ТЕКСТ ДЛЯ ЧТЕНИЯ:
++++++++++

В вашей газете была опубликована автобиография Хикмета, где прямо в стихах сказано: «иногда обманывал женщин, никогда друзей». Вот вам тоже проводник высокой морали.
Нет, надо вмешиваться в чужую жизнь, семью, если там неладно.
А Ф. В-ва со своим глупым превратным очерком потворствует распущенности тем более недопустимой педагога со студентом.
Просьба Петровой к директору поговорить с ним наедине подтверждает письмо Жохова.
Правильно, что уволили Петрову за аморальное поведение.
Очерк Ф. В-вой – вредный.
В. МАЗОВ
М-ва, В-218 ул. Профсоюзная, 31, кв.167»
«Несколько слов о себе. Я старый, измученный человек, отбыл в тюрьмах, лагерях и в ссылке почти 18 лет. Теперь я реабилитирован.
Много я видел на своем веку, встречал разных людей, встречал и похожих на Жохова, а больше встречал оскорбленных женщин, оскорбленных Жоховыми. Их много – жертв Жохова, есть они и в лагерях.
Про месткомовцев и говорить тошно, очень уж от них пахнет ладаном.
Ведь в сущности что произошло? Жохов предал близкую женщину, как только над его карьерой нависла опасность. К счастью, жертва не нашла в себе силы уйти из жизни. А если бы, к нашему несчастью, она не выдержала бы «искренних» показаний Жохова?
Право, мы уж очень распустились, никаких обязательств, никакой ответственности, особенно в отношениях к женщине.
Если бы такой Жохов разыграл подобную историю с моей дочерью, с моей сестрой, я бы убил его, как паршивую собаку!
А знаете (а это нужно знать и помнить), как защищались от такого несмываемого оскорбления сами женщины попроще и за которых вовремя некому было заступиться. Я их видел в лагерях, среди бытовиц-преступниц, а герои Жоховы на свободе с обожженной мордой и с черной повязкой над выжженным глазом. Это женщина отомстила за себя, как могла, плеснув в обидчика серной кислотой.
Не отмахивайтесь, не упрощайте этот случай. Женщине трудно. Война, сталинская эпопея многих женщин оставила без друга в жизни. Этим и пользуются Жоховы, устраивая свое музыкальное благополучие.
Женщины в своей тоске по любви, в тоске по своему очагу идут подчас на лишнее. Но мы должны всегда знать и помнить, что в большинстве своем это наши женщины – дочери, сестры, жены павших на войне и бесславно погибших в сталинских лагерях. Они должны чувствовать, что у них за спиной есть сила закона. У нас все должны быть рыцарями по отношению к женщине – сироте.

++++++++++

УСЛОВИЕ ЗАДАНИЯ: Сколько лет провел в тюрьмах, лагерях и ссылке автор письма, которое в тексте начинается словами «Несколько слов о себе»?

ВЫДЕРЖКА ИЗ ДАННЫХ:
++++++++++

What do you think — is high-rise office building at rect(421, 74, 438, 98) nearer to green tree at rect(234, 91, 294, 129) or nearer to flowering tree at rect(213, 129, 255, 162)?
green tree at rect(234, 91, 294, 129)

++++++++++

ОТВЕТ К ЗАДАНИЮ: Почти 18 лет.